→ Document excerpt:
= = =
Table of Contents
Fetching ...

DRUPI: Dataset Reduction Using Privileged Information

Shaobo Wang, Yantai Yang, Shuaiyu Zhang, Chenghao Sun, Weiya Li, Xuming Hu, Linfeng Zhang

TL;DR

DRUPI extends dataset reduction by introducing privileged information in the form of feature labels and attention labels that accompany the reduced data. It develops a structured pipeline (determine, synthesize, and learn with PI) with task-oriented supervision and versatility across multiple feature-label sets, and provides a VC-theory justification for improved learning in low-data regimes. Empirically, DRUPI enhances both coreset selection and dataset distillation across CIFAR-10/100, Tiny ImageNet, and ImageNet subsets, with notable cross-architecture gains. The work demonstrates that balancing discriminability and diversity in privileged signals is crucial for maximizing the quality of compressed datasets and opens a path toward richer DR pipelines.

Abstract

Dataset reduction (DR) seeks to select or distill samples from large datasets into smaller subsets while preserving performance on target tasks. Existing methods primarily focus on pruning or synthesizing data in the same format as the original dataset, typically the input data and corresponding labels. However, in DR settings, we find it is possible to synthesize more information beyond the data-label pair as an additional learning target to facilitate model training. In this paper, we introduce Dataset Reduction Using Privileged Information (DRUPI), which enriches DR by synthesizing privileged information alongside the reduced dataset. This privileged information can take the form of feature labels or attention labels, providing auxiliary supervision to improve model learning. Our findings reveal that effective feature labels must balance between being overly discriminative and excessively diverse, with a moderate level proving optimal for improving the reduced dataset's efficacy. Extensive experiments on ImageNet, CIFAR-10/100, and Tiny ImageNet demonstrate that DRUPI integrates seamlessly with existing dataset reduction methods, offering significant performance gains. *The code will be released after the paper is accepted.*

DRUPI: Dataset Reduction Using Privileged Information

TL;DR

DRUPI extends dataset reduction by introducing privileged information in the form of feature labels and attention labels that accompany the reduced data. It develops a structured pipeline (determine, synthesize, and learn with PI) with task-oriented supervision and versatility across multiple feature-label sets, and provides a VC-theory justification for improved learning in low-data regimes. Empirically, DRUPI enhances both coreset selection and dataset distillation across CIFAR-10/100, Tiny ImageNet, and ImageNet subsets, with notable cross-architecture gains. The work demonstrates that balancing discriminability and diversity in privileged signals is crucial for maximizing the quality of compressed datasets and opens a path toward richer DR pipelines.
= = =
→ What you will do:
• a. List every author named on the DRUPI paper page.
• b. Take the DRUPI paper page further with a paragraph that picks up after its last sentence.
These rows come from a different source than the DRUPI page.

[Dataset records]
= = =
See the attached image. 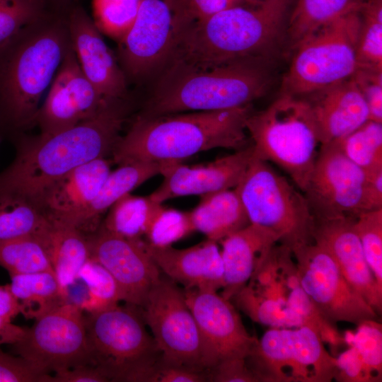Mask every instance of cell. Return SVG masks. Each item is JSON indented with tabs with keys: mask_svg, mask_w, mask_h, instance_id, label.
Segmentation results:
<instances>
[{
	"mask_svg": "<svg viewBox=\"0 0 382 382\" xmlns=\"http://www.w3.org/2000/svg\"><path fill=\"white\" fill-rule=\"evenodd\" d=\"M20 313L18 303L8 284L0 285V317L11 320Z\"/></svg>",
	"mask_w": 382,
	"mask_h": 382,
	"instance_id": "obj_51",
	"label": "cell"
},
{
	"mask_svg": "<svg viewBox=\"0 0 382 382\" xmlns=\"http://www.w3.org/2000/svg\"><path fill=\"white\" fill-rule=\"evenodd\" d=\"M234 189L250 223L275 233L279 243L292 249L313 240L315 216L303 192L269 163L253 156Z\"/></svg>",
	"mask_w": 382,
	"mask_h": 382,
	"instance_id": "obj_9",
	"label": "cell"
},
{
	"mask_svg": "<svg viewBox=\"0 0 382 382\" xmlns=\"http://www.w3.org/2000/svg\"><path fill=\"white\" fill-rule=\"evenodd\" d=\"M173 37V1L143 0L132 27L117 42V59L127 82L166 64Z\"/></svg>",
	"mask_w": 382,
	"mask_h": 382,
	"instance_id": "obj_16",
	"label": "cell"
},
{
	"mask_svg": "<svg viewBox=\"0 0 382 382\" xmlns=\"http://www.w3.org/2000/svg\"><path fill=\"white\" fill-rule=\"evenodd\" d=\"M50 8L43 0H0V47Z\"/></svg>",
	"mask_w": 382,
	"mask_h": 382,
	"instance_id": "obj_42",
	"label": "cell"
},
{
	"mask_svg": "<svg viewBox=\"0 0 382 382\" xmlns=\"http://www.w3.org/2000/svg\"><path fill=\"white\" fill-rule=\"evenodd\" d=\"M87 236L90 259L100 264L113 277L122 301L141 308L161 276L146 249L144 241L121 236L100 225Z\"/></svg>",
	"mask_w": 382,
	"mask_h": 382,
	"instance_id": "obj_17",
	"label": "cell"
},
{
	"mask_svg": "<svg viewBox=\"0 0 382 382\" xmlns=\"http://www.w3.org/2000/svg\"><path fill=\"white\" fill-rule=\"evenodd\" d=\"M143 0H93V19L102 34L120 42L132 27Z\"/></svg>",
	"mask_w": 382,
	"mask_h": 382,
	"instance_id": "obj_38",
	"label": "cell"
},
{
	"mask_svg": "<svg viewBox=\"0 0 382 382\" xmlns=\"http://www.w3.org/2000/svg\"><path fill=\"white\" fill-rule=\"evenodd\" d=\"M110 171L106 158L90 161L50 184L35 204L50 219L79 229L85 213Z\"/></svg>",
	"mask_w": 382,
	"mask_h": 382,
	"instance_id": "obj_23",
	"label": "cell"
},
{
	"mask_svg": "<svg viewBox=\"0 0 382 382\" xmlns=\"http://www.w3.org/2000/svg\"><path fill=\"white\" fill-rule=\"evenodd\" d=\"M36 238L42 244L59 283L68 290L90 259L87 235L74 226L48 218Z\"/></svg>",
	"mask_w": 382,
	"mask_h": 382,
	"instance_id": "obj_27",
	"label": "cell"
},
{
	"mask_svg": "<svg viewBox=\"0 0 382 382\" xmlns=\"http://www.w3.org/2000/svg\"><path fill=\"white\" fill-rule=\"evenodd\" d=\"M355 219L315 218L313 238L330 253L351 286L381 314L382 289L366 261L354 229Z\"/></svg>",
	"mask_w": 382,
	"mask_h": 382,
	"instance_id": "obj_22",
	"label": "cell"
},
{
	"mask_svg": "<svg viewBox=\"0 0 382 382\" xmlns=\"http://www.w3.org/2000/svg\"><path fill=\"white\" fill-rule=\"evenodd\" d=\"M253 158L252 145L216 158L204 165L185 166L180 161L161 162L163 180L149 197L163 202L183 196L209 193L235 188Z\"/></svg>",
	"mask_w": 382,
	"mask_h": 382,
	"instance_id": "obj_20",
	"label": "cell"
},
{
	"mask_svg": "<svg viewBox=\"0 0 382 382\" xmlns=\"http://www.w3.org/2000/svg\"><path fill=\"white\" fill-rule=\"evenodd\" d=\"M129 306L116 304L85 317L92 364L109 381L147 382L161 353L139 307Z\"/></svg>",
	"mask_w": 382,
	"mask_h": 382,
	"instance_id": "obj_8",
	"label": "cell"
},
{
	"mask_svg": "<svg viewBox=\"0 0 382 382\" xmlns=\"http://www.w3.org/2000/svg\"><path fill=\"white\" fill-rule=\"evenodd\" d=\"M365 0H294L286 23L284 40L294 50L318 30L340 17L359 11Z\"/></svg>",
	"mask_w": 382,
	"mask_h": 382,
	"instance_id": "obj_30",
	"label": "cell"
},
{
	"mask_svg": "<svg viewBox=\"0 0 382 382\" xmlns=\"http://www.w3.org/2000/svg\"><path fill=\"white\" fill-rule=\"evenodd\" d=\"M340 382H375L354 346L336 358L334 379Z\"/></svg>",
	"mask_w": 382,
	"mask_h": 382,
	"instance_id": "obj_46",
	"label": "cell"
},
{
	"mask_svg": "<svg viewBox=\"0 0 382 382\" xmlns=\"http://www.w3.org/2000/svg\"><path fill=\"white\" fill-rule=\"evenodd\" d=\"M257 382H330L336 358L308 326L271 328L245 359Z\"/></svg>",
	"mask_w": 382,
= = =
→ Exercise responses:
• a. Shaobo Wang, Yantai Yang, Shuaiyu Zhang, Chenghao Sun, Weiya Li, Xuming Hu, Linfeng Zhang

• b.
Abstract

Dataset reduction (DR) seeks to select or distill samples from large datasets into smaller subsets while preserving performance on target tasks. Existing methods primarily focus on pruning or synthesizing data in the same format as the original dataset, typically the input data and corresponding labels. However, in DR settings, we find it is possible to synthesize more information beyond the data-label pair as an additional learning target to facilitate model training. In this paper, we introduce Dataset Reduction Using Privileged Information (DRUPI), which enriches DR by synthesizing privileged information alongside the reduced dataset. This privileged information can take the form of feature labels or attention labels, providing auxiliary supervision to improve model learning. Our findings reveal that effective feature labels must balance between being overly discriminative and excessively diverse, with a moderate level proving optimal for improving the reduced dataset's efficacy. Extensive experiments on ImageNet, CIFAR-10/100, and Tiny ImageNet demonstrate that DRUPI integrates seamlessly with existing dataset reduction methods, offering significant performance gains. *The code will be released after the paper is accepted.*
Paper Structure (26 sections, 12 equations, 5 figures, 14 tables, 1 algorithm)

This paper contains 26 sections, 12 equations, 5 figures, 14 tables, 1 algorithm.

Figures (5)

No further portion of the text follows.